-- Material for this exercise --

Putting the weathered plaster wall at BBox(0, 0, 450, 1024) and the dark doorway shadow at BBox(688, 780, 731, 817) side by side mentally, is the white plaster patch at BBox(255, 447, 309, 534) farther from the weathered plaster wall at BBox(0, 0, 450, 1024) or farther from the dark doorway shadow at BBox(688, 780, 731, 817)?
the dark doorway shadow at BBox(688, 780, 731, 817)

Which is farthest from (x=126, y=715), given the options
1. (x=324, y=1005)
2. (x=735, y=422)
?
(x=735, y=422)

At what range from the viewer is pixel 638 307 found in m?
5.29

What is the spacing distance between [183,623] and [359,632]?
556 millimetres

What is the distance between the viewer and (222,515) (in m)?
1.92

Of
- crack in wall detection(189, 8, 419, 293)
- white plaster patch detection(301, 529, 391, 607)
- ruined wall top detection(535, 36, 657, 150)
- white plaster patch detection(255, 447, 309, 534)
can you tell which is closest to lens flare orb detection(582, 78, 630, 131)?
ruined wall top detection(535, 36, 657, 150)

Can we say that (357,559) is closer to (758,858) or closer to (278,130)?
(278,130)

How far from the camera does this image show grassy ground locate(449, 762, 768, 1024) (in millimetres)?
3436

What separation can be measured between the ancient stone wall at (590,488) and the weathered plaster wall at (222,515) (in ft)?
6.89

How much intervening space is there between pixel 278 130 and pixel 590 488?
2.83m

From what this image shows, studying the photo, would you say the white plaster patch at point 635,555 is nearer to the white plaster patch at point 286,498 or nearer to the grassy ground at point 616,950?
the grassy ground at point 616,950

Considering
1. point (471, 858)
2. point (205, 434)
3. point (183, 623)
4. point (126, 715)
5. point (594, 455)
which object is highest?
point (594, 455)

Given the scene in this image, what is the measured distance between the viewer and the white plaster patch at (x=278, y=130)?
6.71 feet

-- Problem requirements --
Convert every line of the items above into a JSON array of strings, one string per line, leaving out blank lines.

-- Task answer --
[
  "Putting the weathered plaster wall at BBox(0, 0, 450, 1024) and the dark doorway shadow at BBox(688, 780, 731, 817) side by side mentally, is the white plaster patch at BBox(255, 447, 309, 534) farther from the weathered plaster wall at BBox(0, 0, 450, 1024) or farther from the dark doorway shadow at BBox(688, 780, 731, 817)?",
  "the dark doorway shadow at BBox(688, 780, 731, 817)",
  "Which is farthest from (x=126, y=715), given the options",
  "1. (x=324, y=1005)",
  "2. (x=735, y=422)",
  "?",
  "(x=735, y=422)",
  "At what range from the viewer is pixel 638 307 found in m?",
  "5.29",
  "What is the spacing distance between [183,623] and [359,632]?",
  "556 millimetres",
  "What is the distance between the viewer and (222,515) (in m)?",
  "1.92",
  "Of",
  "- crack in wall detection(189, 8, 419, 293)",
  "- white plaster patch detection(301, 529, 391, 607)",
  "- ruined wall top detection(535, 36, 657, 150)",
  "- white plaster patch detection(255, 447, 309, 534)",
  "can you tell which is closest to lens flare orb detection(582, 78, 630, 131)?",
  "ruined wall top detection(535, 36, 657, 150)",
  "Can we say that (357,559) is closer to (758,858) or closer to (278,130)?",
  "(278,130)",
  "How far from the camera does this image show grassy ground locate(449, 762, 768, 1024) (in millimetres)?",
  "3436",
  "What separation can be measured between the ancient stone wall at (590,488) and the weathered plaster wall at (222,515) (in ft)?",
  "6.89",
  "How much intervening space is there between pixel 278 130 and pixel 590 488?",
  "2.83m",
  "From what this image shows, studying the photo, would you say the white plaster patch at point 635,555 is nearer to the white plaster patch at point 286,498 or nearer to the grassy ground at point 616,950?",
  "the grassy ground at point 616,950",
  "Considering",
  "1. point (471, 858)",
  "2. point (205, 434)",
  "3. point (183, 623)",
  "4. point (126, 715)",
  "5. point (594, 455)",
  "which object is highest?",
  "point (594, 455)",
  "Given the scene in this image, what is the measured distance between the viewer and the white plaster patch at (x=278, y=130)?",
  "6.71 feet"
]